■ **Task item**: Quote the rows starting at the one that contains "Cheesecake Cu Visine" and ending at the one that contains "Tromsø: Magic Ice", and leave the pictures out of your answer.

■ **Supplied information**:
*** Begin section ***

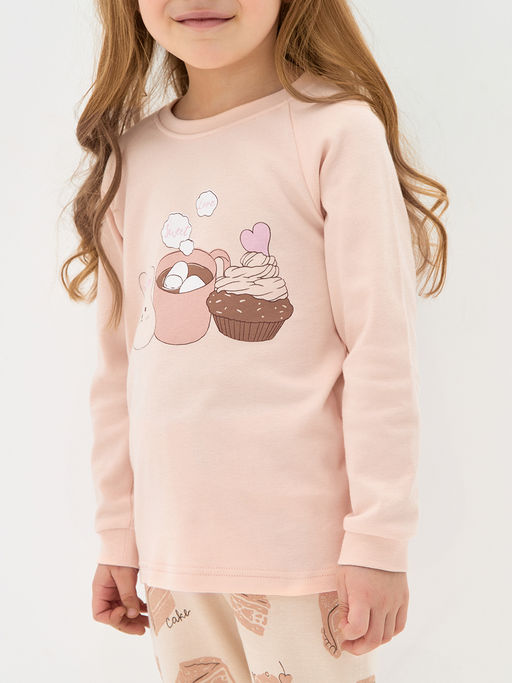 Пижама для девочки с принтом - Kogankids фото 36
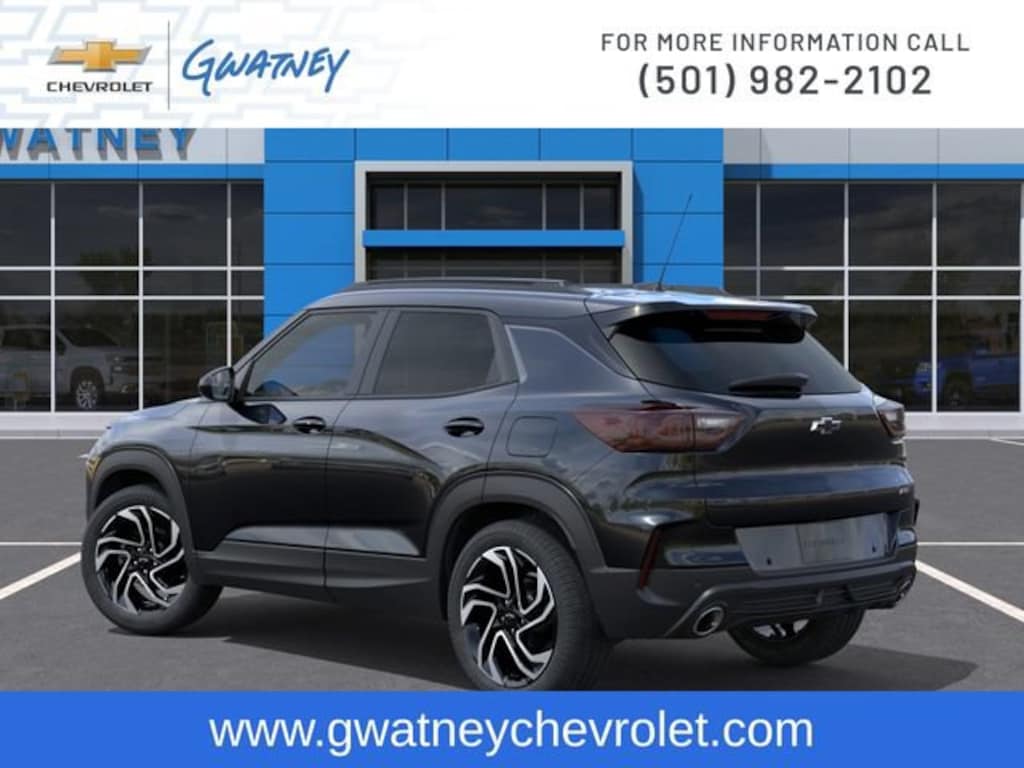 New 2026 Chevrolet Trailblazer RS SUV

*** End section ***
*** Begin section ***

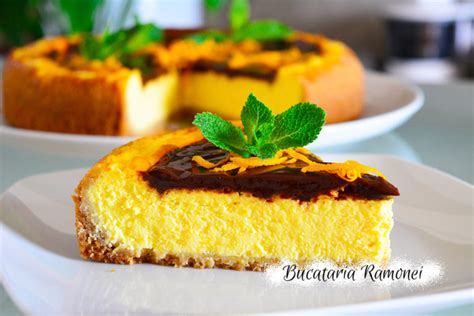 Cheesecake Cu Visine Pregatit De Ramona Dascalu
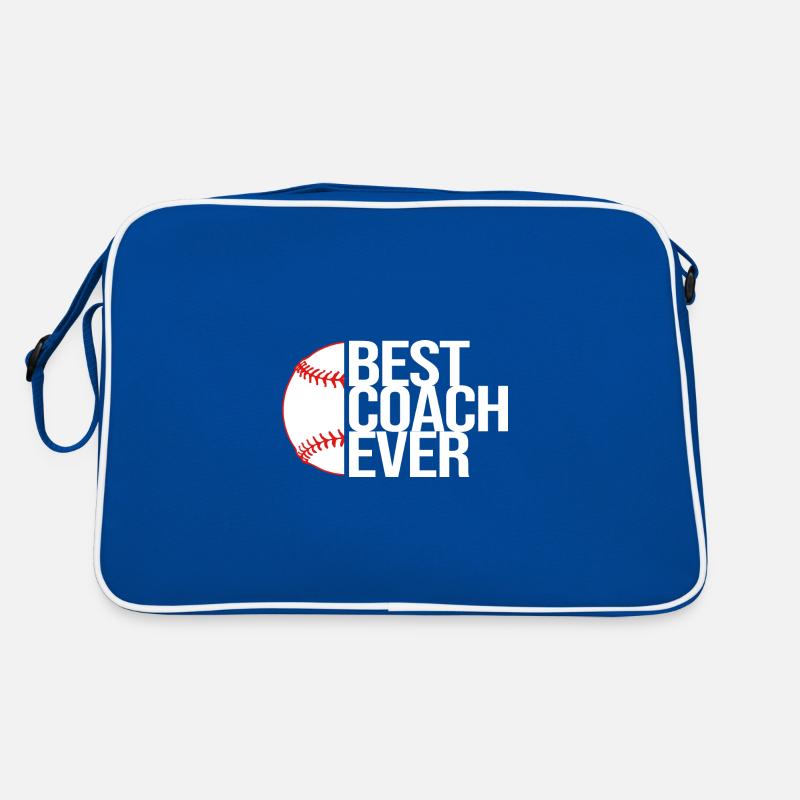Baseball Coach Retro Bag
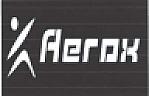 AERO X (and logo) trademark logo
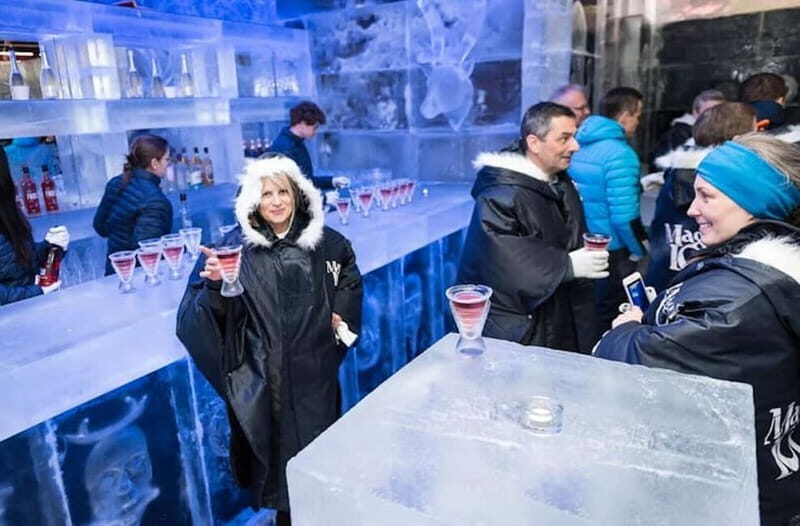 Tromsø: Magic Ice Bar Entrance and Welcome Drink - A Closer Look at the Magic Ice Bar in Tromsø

*** End section ***

■ **Completed task**:
 Cheesecake Cu Visine Pregatit De Ramona Dascalu
Baseball Coach Retro Bag
 AERO X (and logo) trademark logo
 Tromsø: Magic Ice Bar Entrance and Welcome Drink - A Closer Look at the Magic Ice Bar in Tromsø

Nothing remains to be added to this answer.